Because what else can you do but make peace with it? Otherwise, you’ll find yourself cursing out the beans that twined themselves around the tomato plants and tried to strangle them, and the two cucumber plants that took over the other half of the garden, shooting out so many cucumbers you ran out of pickle jars to cram them in.
Meanwhile, all the flower seeds you planted and so carefully nurtured for weeks, the bright pink zinnias, the marigolds and the sweet purple basil, came to nothing but a handful of raggedy sprouts. Which makes no sense, when over there, in the sidewalk crack, some bird’s dropped a seed, and wah lah, up came a five-foot high Dr. Suess flower.

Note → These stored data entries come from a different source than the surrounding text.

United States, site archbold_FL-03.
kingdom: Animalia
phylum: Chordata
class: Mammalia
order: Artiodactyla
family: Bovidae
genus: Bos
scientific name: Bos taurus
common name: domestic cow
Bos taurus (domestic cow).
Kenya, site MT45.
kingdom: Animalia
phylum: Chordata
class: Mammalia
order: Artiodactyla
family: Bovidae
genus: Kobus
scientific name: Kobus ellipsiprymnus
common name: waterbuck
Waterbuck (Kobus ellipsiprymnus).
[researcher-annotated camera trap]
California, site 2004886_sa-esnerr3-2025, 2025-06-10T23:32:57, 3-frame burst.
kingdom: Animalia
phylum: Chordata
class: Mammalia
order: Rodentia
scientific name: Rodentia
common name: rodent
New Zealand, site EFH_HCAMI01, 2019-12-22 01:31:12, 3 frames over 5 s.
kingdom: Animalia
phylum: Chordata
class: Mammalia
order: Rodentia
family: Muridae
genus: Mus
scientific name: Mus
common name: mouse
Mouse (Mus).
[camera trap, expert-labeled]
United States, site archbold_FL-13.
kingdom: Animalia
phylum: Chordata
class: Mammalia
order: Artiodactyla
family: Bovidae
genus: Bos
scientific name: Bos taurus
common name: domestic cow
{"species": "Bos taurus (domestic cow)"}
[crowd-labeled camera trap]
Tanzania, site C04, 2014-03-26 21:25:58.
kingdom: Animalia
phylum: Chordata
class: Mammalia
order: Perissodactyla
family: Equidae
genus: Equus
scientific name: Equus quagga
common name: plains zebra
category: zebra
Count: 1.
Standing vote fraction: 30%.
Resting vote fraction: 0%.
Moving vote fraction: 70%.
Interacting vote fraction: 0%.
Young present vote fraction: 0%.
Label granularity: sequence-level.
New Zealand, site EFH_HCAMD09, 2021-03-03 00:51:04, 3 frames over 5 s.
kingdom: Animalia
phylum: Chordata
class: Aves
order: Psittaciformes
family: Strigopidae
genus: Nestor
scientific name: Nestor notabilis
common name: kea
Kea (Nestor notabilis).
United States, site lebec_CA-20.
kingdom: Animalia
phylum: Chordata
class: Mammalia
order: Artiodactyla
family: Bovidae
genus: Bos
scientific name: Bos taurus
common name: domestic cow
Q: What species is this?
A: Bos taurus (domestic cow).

Two decades of gardening, and I still don’t understand how it works. But then, I don’t understand much these days. Everyone I know is walking around shellshocked, each hour’s news a fresh horror. Why is this happening? we say to each other.
But we may as well be yelling at the dirt, the sun, the weirdo bug that lays its eggs on the base of the strawberry plant and sucks the whole thing dry.
Do something, a friend urges me when I confess my despair to her. But that’s the problem, I say. Everything I do feels pointless.
She tells me to ask myself three questions: What brings me joy? What am I good at? How can I help?
The place where all three overlap is supposedly the “sweet spot for action.”
I like this, but I don’t think it works in my case. What brings me joy, what I’m good at, is writing. But what good does writing do? Especially now, when any two-bit AI can spit out words on gardening and hopelessness in less than thirty seconds, (another cause of despair!) while here I am, squinting at my computer screen, two hours into it, and still not sure how to tie it all together.
Okay. It has something to do with letting go.
Forget what the plan was (I wanted more than three tomatoes! I didn’t want ten thousand cucumbers!) and accept what I have been given. Beans. Multiple jars of pickles.
Or, it’s about making peace with what I can’t control, in general. But that's the easy response.
Yesterday, I spent the day in the garden, picking cucumbers, untwining bean tendrils from the tomatoes, flicking bugs off the strawberries. And then I watered the raggedy flower sprouts and set them more fully in the sun.
I am not ready to give up on them yet.